Sertifikasi tersebut diberikan kepada manufaktur Ursa Aeronautical Technology Co. Ltd. setelah melalui serangkaian proses evaluasi menyeluruh, mulai dari pengujian desain, sistem, hingga uji terbang guna memastikan aspek keselamatan sesuai standar penerbangan nasional.

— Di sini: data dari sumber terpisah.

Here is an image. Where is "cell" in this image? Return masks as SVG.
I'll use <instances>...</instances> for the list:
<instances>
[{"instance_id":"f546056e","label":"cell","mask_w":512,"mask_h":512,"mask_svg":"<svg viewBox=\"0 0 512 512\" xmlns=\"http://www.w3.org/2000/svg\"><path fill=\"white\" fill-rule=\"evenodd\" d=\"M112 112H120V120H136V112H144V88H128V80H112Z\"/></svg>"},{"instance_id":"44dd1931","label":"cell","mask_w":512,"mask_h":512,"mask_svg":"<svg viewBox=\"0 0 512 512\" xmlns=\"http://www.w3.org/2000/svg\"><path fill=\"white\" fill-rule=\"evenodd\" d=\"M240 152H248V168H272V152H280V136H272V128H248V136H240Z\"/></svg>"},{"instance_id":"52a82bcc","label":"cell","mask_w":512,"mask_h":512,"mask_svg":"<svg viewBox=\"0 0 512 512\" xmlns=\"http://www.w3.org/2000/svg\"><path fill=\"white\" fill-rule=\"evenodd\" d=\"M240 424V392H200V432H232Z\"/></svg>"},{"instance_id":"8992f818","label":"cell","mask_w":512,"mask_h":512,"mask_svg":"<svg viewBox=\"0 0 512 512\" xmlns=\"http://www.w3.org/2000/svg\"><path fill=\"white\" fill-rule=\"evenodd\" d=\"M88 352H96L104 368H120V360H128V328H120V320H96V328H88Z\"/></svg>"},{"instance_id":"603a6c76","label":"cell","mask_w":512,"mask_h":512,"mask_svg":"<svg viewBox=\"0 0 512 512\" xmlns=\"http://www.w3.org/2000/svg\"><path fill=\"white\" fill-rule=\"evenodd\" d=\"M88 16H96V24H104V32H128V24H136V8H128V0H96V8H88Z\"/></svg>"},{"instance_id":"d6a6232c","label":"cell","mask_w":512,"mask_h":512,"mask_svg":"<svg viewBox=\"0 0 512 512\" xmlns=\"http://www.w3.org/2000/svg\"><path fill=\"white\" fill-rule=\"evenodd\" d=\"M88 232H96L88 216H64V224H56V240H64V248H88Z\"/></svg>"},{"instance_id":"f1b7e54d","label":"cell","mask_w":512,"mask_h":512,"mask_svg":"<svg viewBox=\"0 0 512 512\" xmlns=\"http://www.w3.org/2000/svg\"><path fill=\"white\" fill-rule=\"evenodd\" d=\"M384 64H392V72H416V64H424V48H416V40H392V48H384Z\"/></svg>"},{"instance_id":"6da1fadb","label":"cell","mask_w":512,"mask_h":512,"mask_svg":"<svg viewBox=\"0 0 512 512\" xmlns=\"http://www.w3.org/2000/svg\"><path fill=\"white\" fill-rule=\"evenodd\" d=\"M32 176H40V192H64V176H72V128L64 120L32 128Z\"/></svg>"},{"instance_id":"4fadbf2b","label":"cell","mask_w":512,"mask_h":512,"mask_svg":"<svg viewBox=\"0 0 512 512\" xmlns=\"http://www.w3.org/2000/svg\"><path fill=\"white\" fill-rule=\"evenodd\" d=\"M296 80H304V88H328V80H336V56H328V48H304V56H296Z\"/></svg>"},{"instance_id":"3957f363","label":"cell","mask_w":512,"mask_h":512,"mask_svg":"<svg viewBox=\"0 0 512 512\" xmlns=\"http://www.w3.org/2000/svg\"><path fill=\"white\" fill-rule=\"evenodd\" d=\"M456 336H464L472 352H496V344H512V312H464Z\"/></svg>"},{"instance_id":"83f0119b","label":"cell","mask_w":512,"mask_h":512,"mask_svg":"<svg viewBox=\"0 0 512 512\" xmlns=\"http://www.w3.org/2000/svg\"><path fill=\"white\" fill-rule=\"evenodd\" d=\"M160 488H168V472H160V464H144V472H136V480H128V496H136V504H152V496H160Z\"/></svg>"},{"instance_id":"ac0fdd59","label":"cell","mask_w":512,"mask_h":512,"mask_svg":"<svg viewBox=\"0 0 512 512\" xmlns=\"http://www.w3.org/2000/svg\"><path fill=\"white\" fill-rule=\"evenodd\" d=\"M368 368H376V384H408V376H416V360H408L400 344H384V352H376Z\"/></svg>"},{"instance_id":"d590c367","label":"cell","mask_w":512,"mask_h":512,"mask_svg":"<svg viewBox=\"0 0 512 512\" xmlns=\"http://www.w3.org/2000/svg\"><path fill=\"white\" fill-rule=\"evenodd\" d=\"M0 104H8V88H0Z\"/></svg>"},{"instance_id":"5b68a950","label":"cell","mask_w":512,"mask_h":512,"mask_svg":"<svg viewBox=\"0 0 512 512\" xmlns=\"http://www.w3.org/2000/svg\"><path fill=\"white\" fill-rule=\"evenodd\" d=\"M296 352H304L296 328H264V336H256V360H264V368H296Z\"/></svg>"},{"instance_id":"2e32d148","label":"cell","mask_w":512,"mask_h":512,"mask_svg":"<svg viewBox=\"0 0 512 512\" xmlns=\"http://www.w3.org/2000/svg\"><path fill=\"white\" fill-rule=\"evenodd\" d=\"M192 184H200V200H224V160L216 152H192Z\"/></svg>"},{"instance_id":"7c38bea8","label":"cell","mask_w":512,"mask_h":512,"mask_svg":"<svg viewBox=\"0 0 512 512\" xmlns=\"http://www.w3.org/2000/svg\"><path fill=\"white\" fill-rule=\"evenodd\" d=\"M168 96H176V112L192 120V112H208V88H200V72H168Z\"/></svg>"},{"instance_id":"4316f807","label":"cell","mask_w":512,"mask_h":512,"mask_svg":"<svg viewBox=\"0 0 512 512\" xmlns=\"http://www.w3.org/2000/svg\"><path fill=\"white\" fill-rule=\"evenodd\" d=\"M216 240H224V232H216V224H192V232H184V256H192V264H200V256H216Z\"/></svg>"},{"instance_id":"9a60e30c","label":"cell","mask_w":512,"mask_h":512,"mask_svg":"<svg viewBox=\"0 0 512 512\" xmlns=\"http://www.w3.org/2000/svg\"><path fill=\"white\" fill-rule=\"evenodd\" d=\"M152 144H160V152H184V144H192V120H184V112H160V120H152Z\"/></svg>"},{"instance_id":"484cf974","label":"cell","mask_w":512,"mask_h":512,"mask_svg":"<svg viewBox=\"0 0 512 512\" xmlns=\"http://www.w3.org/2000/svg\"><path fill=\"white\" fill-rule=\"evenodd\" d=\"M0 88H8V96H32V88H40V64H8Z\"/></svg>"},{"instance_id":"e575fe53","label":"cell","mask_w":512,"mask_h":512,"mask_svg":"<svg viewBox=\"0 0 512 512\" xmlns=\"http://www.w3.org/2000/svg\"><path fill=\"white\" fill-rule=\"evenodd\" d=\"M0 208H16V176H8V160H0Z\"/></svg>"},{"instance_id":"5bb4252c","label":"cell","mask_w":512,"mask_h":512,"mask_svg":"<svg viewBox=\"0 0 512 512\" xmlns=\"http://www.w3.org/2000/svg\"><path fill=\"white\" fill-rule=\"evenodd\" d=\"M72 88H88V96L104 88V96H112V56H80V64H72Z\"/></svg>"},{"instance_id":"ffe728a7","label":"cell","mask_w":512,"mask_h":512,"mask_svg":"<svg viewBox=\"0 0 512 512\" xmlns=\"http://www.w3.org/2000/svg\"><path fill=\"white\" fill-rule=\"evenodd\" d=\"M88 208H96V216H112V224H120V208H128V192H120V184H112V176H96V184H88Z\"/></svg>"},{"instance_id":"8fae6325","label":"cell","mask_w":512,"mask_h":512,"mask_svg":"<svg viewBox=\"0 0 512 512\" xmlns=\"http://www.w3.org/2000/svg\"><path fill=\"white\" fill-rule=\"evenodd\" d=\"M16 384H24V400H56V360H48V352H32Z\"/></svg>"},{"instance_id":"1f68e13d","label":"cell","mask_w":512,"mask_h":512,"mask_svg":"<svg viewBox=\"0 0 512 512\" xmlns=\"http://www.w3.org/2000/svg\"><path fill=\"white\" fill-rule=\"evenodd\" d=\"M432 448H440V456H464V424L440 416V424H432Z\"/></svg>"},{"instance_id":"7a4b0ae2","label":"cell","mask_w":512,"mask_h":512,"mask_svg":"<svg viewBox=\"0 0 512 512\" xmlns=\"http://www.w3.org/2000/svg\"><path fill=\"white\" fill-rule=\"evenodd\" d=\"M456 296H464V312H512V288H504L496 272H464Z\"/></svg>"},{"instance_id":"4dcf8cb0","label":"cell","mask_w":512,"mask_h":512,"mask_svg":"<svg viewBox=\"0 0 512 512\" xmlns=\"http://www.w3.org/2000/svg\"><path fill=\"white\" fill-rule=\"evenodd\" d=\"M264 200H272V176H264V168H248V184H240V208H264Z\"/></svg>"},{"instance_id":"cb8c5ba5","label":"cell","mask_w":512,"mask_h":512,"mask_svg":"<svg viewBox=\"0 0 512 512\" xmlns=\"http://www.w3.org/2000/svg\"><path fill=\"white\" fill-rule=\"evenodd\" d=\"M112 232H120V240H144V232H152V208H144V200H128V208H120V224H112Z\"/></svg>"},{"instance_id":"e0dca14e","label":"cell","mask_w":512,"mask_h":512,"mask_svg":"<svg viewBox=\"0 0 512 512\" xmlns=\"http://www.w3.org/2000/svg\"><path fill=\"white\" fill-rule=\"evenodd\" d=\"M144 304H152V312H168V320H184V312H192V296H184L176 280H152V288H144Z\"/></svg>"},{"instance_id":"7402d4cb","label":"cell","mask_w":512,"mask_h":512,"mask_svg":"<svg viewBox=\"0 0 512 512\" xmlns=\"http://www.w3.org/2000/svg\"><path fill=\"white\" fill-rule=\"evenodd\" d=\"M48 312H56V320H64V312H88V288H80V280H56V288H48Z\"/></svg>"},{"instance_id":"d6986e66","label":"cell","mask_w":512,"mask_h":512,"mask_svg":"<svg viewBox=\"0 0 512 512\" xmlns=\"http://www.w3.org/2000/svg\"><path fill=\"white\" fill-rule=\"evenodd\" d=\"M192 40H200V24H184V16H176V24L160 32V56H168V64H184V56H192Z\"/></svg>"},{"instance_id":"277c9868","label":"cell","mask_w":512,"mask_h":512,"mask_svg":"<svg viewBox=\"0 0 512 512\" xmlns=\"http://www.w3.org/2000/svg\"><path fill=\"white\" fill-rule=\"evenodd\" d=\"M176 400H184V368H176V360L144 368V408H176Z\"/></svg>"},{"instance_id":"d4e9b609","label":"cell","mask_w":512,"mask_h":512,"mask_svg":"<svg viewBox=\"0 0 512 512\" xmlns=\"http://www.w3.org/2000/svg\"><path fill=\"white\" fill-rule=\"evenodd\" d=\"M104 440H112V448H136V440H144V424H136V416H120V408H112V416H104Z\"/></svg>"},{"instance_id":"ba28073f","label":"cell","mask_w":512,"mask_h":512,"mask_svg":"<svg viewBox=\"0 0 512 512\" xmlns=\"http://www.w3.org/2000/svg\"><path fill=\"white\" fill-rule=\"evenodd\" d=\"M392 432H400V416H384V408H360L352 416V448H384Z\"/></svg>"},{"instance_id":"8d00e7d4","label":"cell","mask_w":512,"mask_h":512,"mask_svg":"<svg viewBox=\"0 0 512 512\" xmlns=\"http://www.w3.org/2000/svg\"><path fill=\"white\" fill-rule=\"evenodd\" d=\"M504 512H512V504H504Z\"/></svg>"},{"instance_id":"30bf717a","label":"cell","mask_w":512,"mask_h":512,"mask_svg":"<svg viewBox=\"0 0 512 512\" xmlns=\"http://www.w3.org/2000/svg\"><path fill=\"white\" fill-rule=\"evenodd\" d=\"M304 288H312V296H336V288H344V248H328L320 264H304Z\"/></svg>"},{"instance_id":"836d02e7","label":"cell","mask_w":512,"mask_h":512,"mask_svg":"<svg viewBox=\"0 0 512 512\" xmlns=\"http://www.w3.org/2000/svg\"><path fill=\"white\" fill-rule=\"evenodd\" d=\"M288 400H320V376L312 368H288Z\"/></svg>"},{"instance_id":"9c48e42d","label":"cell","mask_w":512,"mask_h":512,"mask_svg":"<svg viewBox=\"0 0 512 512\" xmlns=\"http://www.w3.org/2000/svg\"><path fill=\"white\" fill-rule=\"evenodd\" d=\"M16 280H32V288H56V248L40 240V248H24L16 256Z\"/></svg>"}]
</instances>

Direktur Kelaikudaraan dan Pengoperasian Pesawat Udara menegaskan bahwa penerbitan sertifikat ini menjadi tonggak penting dalam pengembangan ekosistem pesawat udara tanpa awak di Indonesia. Kehadiran drone kargo skala besar dinilai membuka peluang baru dalam meningkatkan konektivitas serta distribusi logistik nasional.
Drone HY100 memiliki kapasitas angkut hingga sekitar 1,9 ton, sehingga berpotensi mempercepat distribusi barang, terutama untuk menjangkau wilayah terpencil dan daerah dengan keterbatasan infrastruktur transportasi konvensional.
Sebagai tahap awal implementasi, operasional drone akan dilakukan pada ruang udara terpisah (segregated airspace) guna menjaga keselamatan penerbangan. Pemerintah juga tengah menyiapkan regulasi lanjutan untuk mendukung pengoperasian teknologi ini secara optimal dan aman.
Melalui langkah ini, Kementerian Perhubungan menegaskan komitmennya dalam mengakomodasi perkembangan teknologi penerbangan sekaligus memperkuat sistem logistik nasional yang lebih efisien dan terintegrasi.